## Set task
From the blog post about family, reproduce everything from "This is what" down to "breaking us all.", word for word.

==== Text excerpt

Sometimes God has the best timing in bringing encouragement when you heart is heavy. A dear friend gave me a blank card for the girls with a drawing of children’s hands of different skin tones on the front and the words “we’re in this together” written inside and I burst into tears.  
This is what Evy wrote for her sister’s birthday.


Their relationship has been hard over the last couple years and so this declaration means even more knowing those struggles.  God is working and making all things new friends.  It is now framed in our home because that is what a real family means; we forge ahead, we don’t let others define us, we forgive abundantly (ourselves, each other, and everyone else), we practice grace, we adventure, we cry, we laugh, we live, we remind each other of who God says we are when the world tempts us to forget, and above all we LOVE; imperfectly but trusting in a God who brought us together. We are in this together, whatever “this” means.   And that makes us real. Brokenness is a part of the journey of life and I want my kids to not be afraid of acknowledging their own brokenness and being with others in their brokenness. This is breaking us all. 

We do not truly know something unless we have lived it so telling stories & listening to one another is imperative of all of us who want to love well. And I want to love well. And we want to teach our children to love well.
Peace to you on the journey friends,

RoxanneSignature

  1. Anonymous says:

    Thank you for writing about this! Hits home over here!

========
==== Dataset content

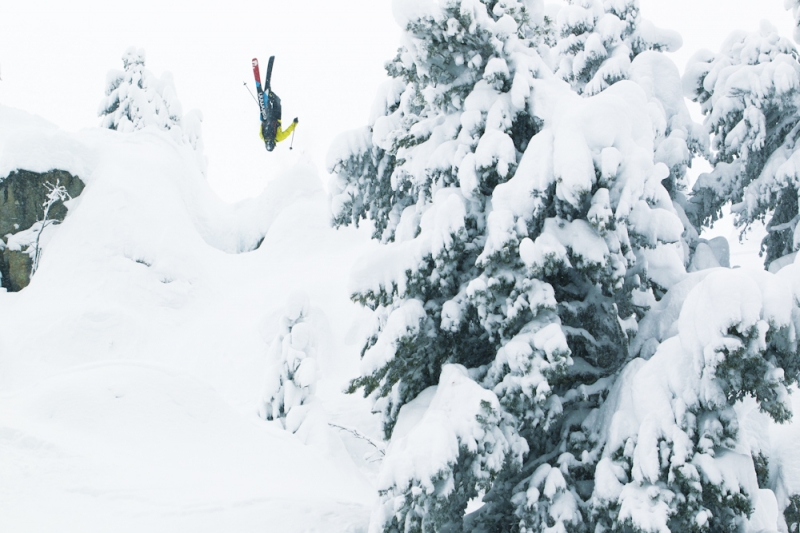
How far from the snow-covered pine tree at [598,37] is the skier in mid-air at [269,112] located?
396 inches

========
==== Dataset content

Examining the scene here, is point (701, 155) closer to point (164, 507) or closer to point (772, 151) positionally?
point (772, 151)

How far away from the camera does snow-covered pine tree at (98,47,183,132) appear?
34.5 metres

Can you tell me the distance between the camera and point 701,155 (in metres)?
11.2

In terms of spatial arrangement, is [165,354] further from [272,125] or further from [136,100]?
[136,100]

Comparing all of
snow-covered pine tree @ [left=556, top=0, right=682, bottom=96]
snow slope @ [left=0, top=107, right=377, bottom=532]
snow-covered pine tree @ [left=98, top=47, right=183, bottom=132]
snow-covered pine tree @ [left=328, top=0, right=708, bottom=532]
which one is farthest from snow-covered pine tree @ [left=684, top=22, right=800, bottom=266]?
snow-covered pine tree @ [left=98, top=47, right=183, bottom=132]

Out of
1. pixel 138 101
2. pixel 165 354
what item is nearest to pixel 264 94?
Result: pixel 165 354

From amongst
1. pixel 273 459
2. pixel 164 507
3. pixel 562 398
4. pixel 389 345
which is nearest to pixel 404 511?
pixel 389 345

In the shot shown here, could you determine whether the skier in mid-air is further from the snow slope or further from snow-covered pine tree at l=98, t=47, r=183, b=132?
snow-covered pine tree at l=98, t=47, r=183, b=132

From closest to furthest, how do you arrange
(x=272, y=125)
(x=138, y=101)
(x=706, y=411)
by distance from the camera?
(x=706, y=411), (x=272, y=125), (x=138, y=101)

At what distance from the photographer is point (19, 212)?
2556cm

========
==== Dataset content

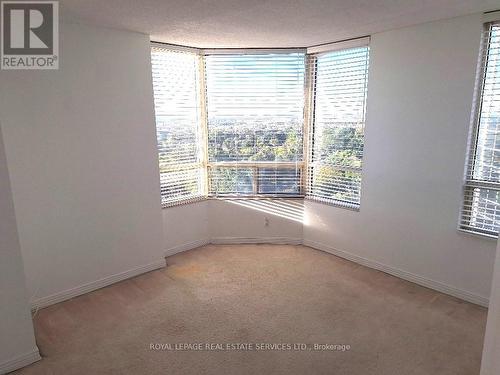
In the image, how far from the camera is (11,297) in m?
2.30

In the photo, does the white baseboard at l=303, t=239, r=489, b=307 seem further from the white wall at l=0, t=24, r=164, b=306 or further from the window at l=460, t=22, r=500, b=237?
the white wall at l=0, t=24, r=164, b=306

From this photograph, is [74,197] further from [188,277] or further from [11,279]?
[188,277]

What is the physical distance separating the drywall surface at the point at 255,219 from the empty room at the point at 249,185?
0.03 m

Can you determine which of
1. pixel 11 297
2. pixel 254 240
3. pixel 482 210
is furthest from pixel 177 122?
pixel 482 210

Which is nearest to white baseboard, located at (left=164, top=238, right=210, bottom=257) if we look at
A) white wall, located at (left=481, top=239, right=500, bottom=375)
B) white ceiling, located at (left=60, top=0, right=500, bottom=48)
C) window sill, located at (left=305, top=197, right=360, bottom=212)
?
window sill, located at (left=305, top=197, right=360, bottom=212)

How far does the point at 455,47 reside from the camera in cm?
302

========

## Result for this task
This is what Evy wrote for her sister’s birthday.


Their relationship has been hard over the last couple years and so this declaration means even more knowing those struggles.  God is working and making all things new friends.  It is now framed in our home because that is what a real family means; we forge ahead, we don’t let others define us, we forgive abundantly (ourselves, each other, and everyone else), we practice grace, we adventure, we cry, we laugh, we live, we remind each other of who God says we are when the world tempts us to forget, and above all we LOVE; imperfectly but trusting in a God who brought us together. We are in this together, whatever “this” means.   And that makes us real. Brokenness is a part of the journey of life and I want my kids to not be afraid of acknowledging their own brokenness and being with others in their brokenness. This is breaking us all.